Dos años antes, en Austria, cerca de un pequeño río rápido y claro como aquél había comido truchas al roquefort. La carne, bajo la piel nacarada y azul, era sonrosada como la de un recién nacido. Y aquellas patatas al vapor… tan sencillas, tan clásicas, con una pizca de mantequilla fresca y perejil picado… Miró esperanzado los muros de la ciudad. Al fin, al fin entraban. Pero, en cuanto sacaron la cabeza por la ventanilla, vieron la cola de refugiados que esperaban de pie en la calle. Un comedor de beneficencia distribuía alimentos entre los hambrientos, se comentaba, pero no quedaba comida en ningún otro sitio.

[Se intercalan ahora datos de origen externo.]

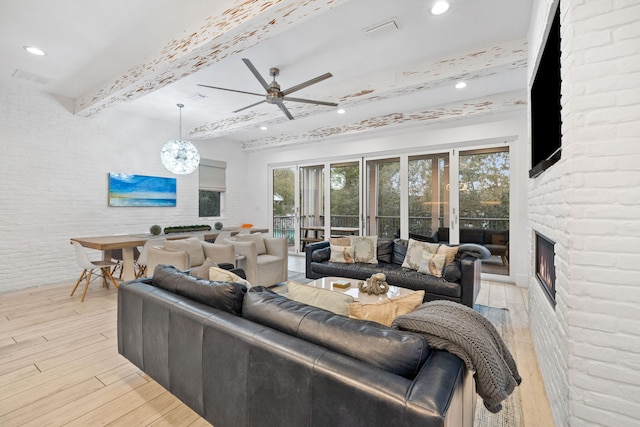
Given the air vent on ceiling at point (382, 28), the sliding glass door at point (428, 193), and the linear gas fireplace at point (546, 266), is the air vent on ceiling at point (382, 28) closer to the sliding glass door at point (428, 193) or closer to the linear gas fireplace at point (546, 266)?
the linear gas fireplace at point (546, 266)

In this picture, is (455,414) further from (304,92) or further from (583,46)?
(304,92)

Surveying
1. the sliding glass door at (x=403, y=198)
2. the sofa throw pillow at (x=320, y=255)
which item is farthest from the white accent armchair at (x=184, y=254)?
the sliding glass door at (x=403, y=198)

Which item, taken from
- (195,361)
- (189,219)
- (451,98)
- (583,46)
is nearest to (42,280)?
(189,219)

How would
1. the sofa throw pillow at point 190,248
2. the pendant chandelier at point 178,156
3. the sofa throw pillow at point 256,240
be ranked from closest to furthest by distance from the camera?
1. the sofa throw pillow at point 190,248
2. the sofa throw pillow at point 256,240
3. the pendant chandelier at point 178,156

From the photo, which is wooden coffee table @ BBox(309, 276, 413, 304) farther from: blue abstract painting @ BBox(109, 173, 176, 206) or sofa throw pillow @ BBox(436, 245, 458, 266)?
blue abstract painting @ BBox(109, 173, 176, 206)

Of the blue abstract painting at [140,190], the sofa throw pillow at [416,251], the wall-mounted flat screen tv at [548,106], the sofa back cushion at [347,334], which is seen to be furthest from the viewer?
the blue abstract painting at [140,190]

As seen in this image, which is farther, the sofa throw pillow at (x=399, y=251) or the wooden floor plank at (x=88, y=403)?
the sofa throw pillow at (x=399, y=251)

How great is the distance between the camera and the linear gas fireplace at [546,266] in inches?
76.8

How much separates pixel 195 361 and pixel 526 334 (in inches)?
117

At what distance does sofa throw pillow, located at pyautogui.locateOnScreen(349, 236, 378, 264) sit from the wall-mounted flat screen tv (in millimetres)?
2169

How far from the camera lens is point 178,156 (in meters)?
4.67

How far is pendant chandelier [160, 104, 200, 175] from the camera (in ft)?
15.2

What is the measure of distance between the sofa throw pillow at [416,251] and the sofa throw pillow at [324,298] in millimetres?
2409

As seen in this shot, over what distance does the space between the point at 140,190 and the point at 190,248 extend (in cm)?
270
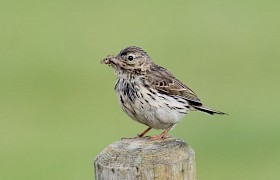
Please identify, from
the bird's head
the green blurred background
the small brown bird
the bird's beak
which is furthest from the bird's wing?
the green blurred background

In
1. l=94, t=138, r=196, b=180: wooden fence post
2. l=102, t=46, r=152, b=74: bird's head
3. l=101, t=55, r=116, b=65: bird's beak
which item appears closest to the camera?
l=94, t=138, r=196, b=180: wooden fence post

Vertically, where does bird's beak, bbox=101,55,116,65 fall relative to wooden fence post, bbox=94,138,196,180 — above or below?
above

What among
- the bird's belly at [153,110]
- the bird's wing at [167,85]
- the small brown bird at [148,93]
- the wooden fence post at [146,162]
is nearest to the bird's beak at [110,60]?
the small brown bird at [148,93]

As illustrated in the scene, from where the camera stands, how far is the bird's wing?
10.4 metres

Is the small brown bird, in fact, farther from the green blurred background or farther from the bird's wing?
the green blurred background

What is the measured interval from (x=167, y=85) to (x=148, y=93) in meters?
0.39

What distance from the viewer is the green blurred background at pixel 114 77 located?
19.9 metres

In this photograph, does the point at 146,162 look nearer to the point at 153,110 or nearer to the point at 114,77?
the point at 153,110

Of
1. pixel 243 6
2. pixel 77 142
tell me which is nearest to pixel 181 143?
pixel 77 142

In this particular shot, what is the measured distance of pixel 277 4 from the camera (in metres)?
32.2

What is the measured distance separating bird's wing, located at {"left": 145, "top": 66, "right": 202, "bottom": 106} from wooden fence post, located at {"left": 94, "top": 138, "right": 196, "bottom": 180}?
8.56ft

Una mujer bien vestida que tenía a un niño cogido de la mano se volvió hacia Gabriel y Florence.

– Llevamos aquí cuatro horas -les dijo-. El niño llora… Es espantoso…

– Es espantoso -repitió Florence.

Detrás de ellos, apareció la mujer de la cabeza vendada.

– No merece la pena esperar -dijo-. Van a cerrar. No queda nada. -Hizo un gesto tajante con la mano-. Nada de nada. Ni un mendrugo de pan. Mi cuñada, que viaja conmigo y dio a luz hace tres semanas, no ha comido nada desde ayer y tiene que amamantar a su hijo. Y aún te dicen: ¡tened hijos! ¡Qué poca vergüenza! ¡Hijos, sí! ¡Qué risa me dan!

Un lúgubre murmullo recorrió la cola.

– Nada, nada, no les queda nada. Te dicen: «Vuelva mañana.» Dicen que los alemanes se acercan, que el regimiento se marcha esta noche.